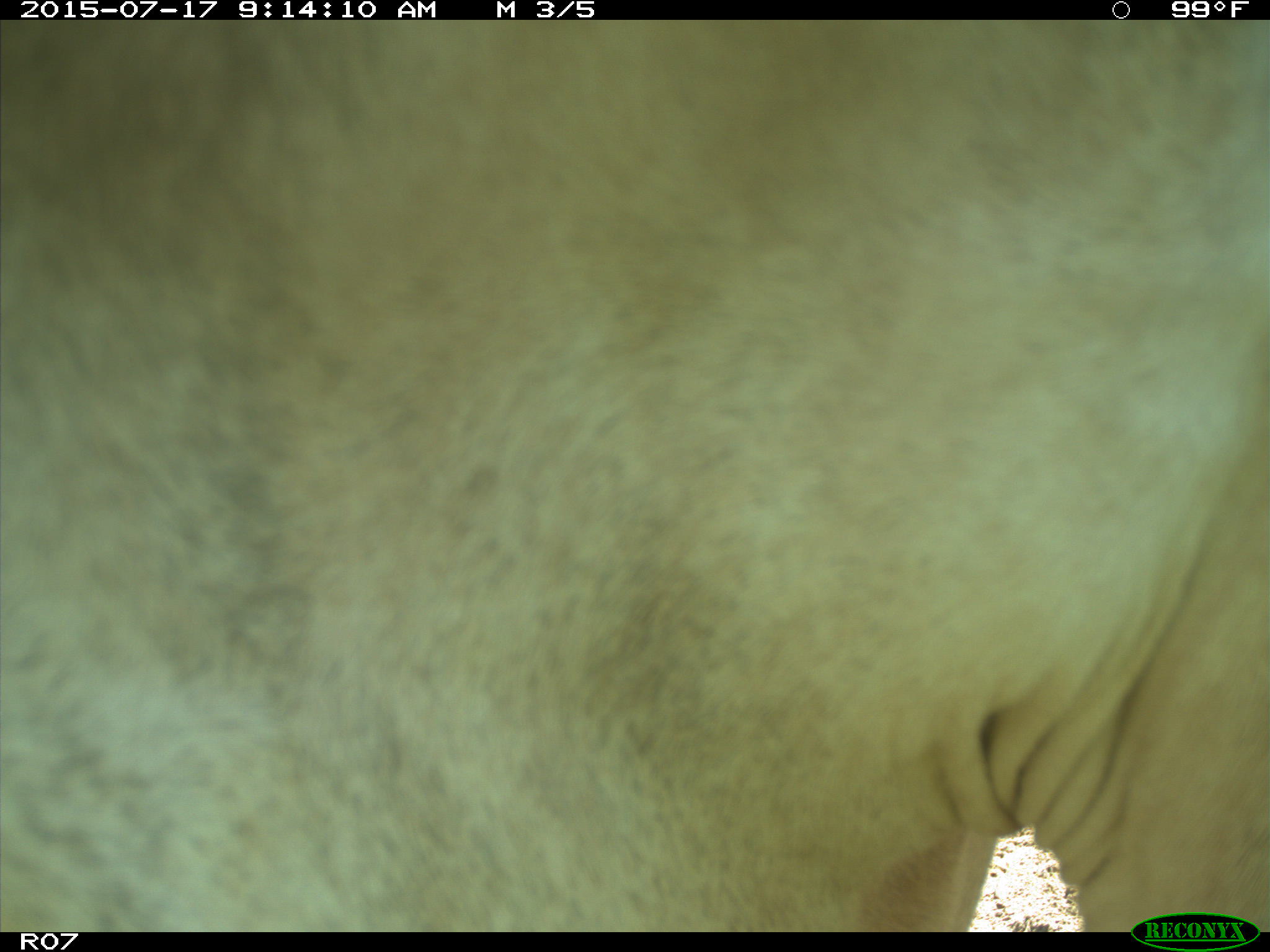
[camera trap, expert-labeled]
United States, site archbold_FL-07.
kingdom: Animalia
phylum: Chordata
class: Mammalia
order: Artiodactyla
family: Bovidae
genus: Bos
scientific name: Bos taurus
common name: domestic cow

■ ■ ■ ■

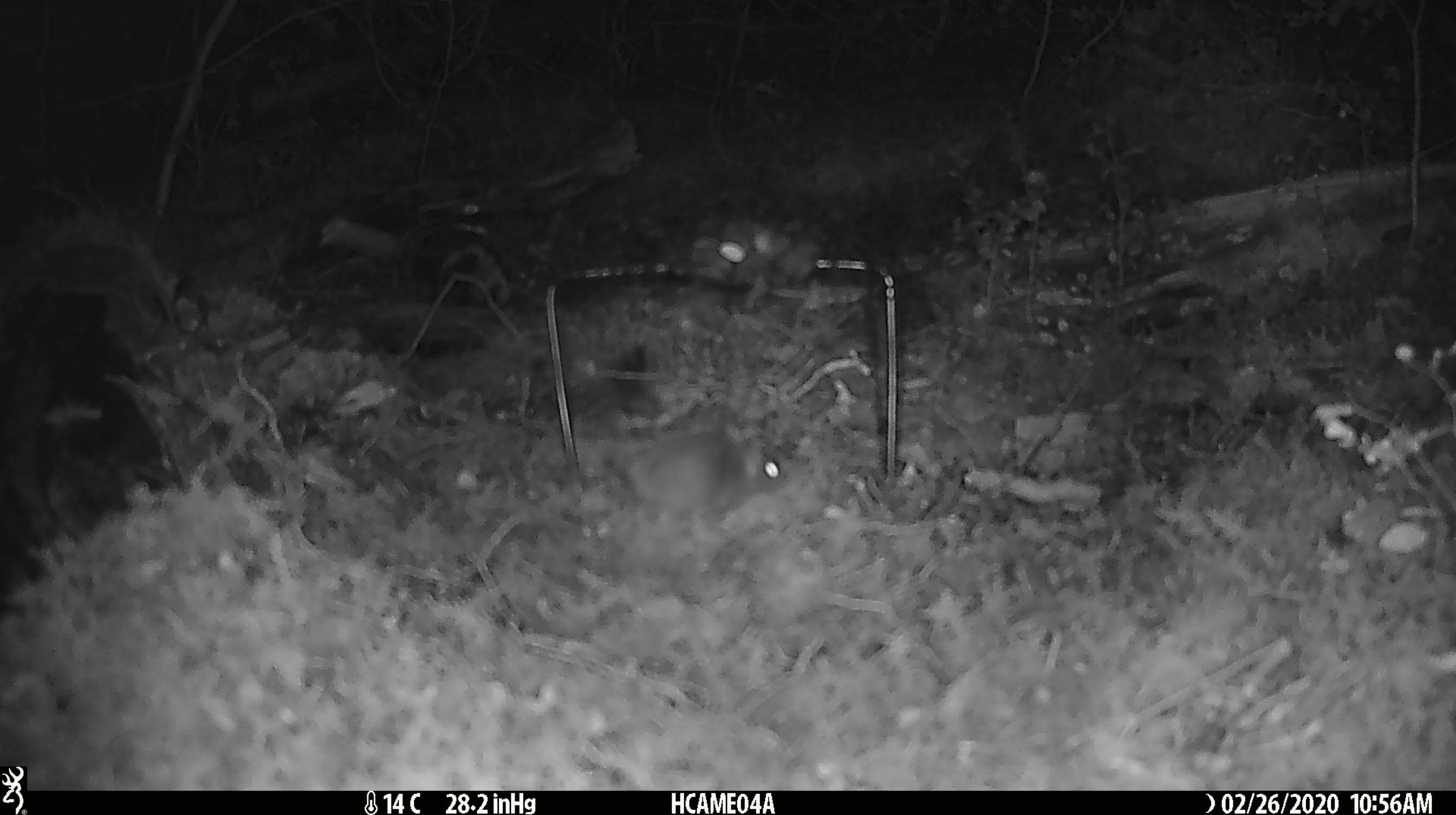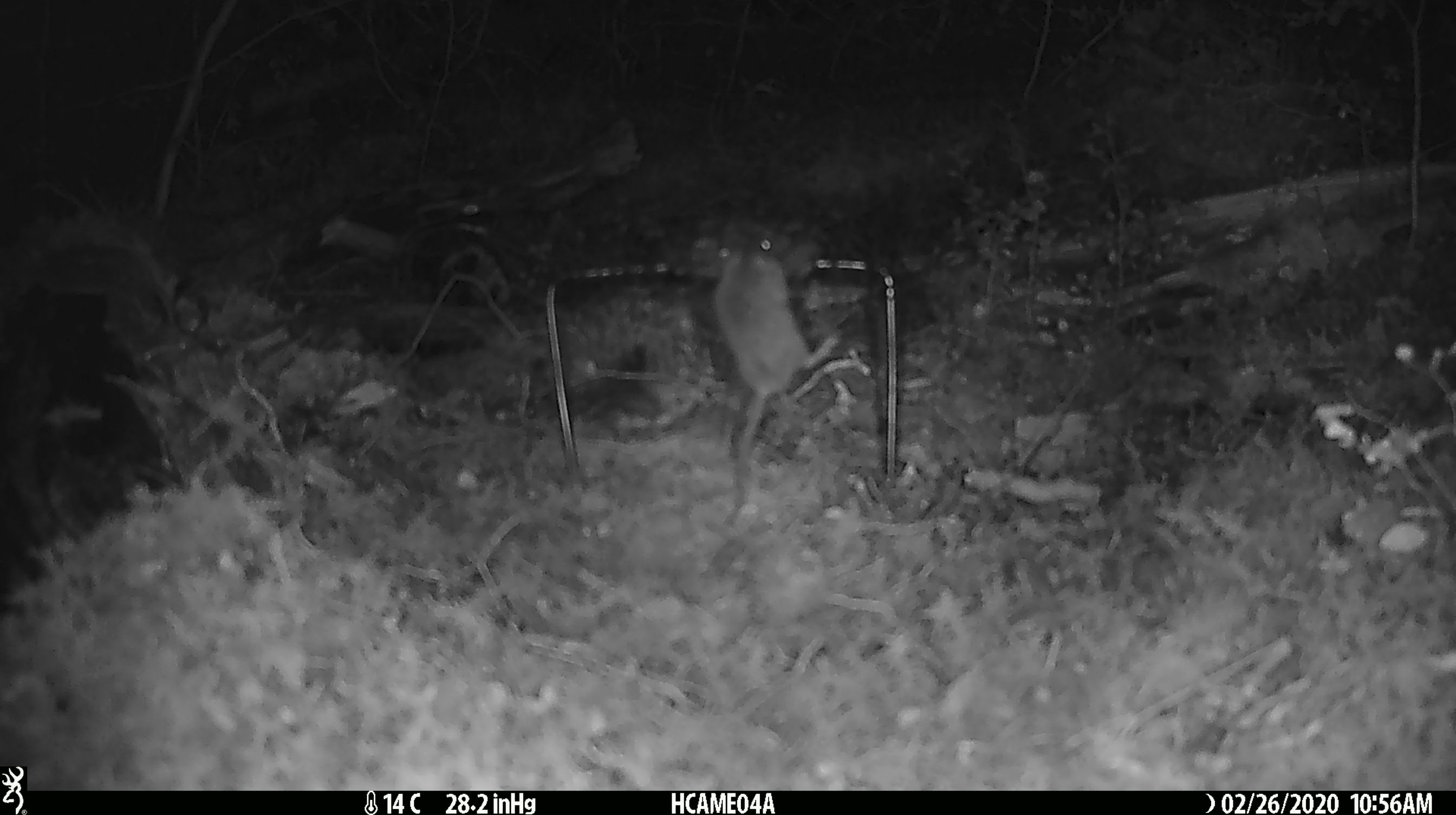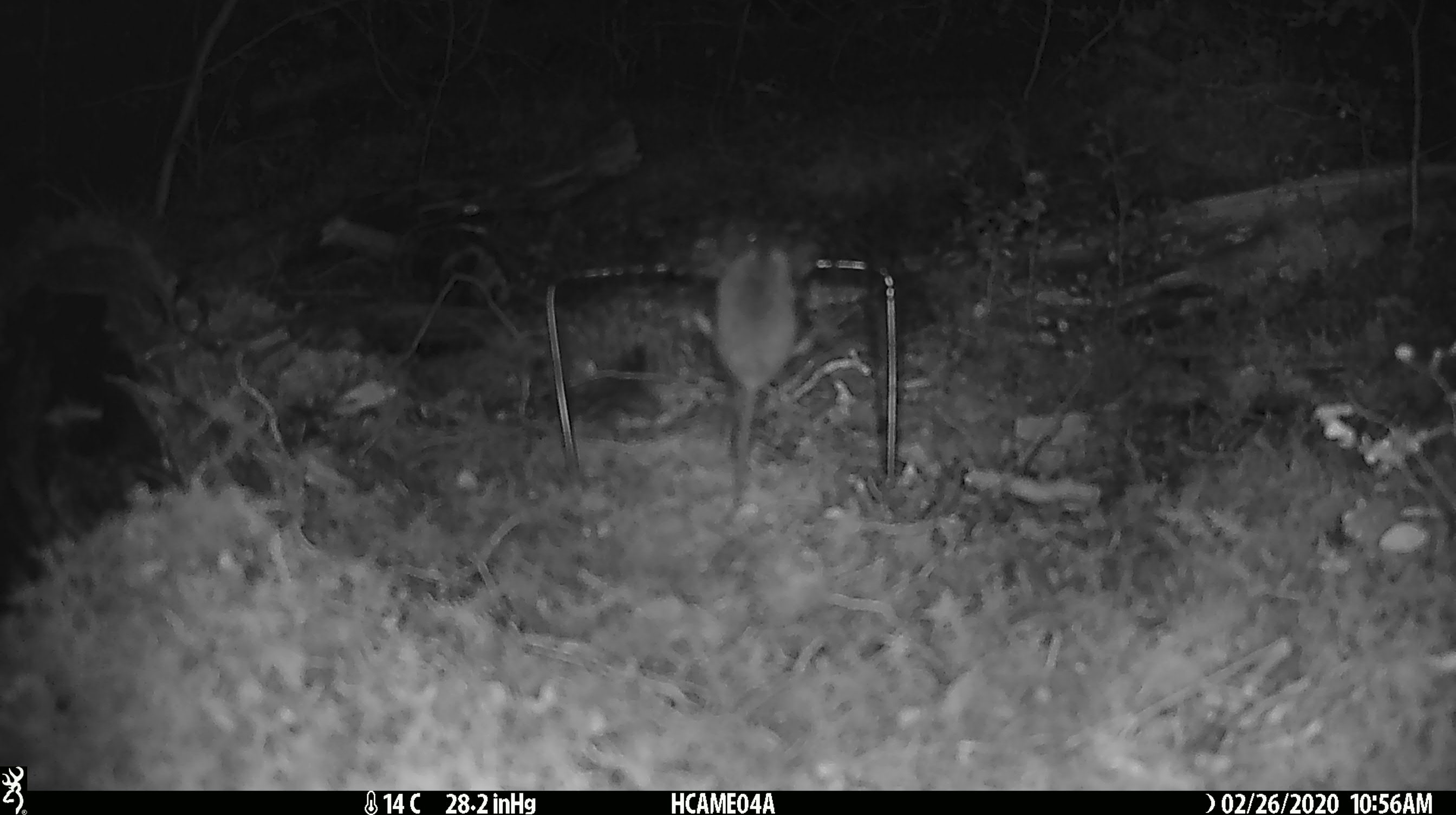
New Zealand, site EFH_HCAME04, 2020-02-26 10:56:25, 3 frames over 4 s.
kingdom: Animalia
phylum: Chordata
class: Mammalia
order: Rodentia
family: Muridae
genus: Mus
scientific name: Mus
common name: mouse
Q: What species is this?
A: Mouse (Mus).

■ ■ ■ ■

• **PROBLEM DESCRIPTION**
Could you reproduce exactly the lines of the entries above, from the one with "[camera trap, expert-labeled]" through the one with "common name: domestic cow", and nothing else?

• **ANSWER TO THIS TASK**
[camera trap, expert-labeled]
United States, site archbold_FL-07.
kingdom: Animalia
phylum: Chordata
class: Mammalia
order: Artiodactyla
family: Bovidae
genus: Bos
scientific name: Bos taurus
common name: domestic cow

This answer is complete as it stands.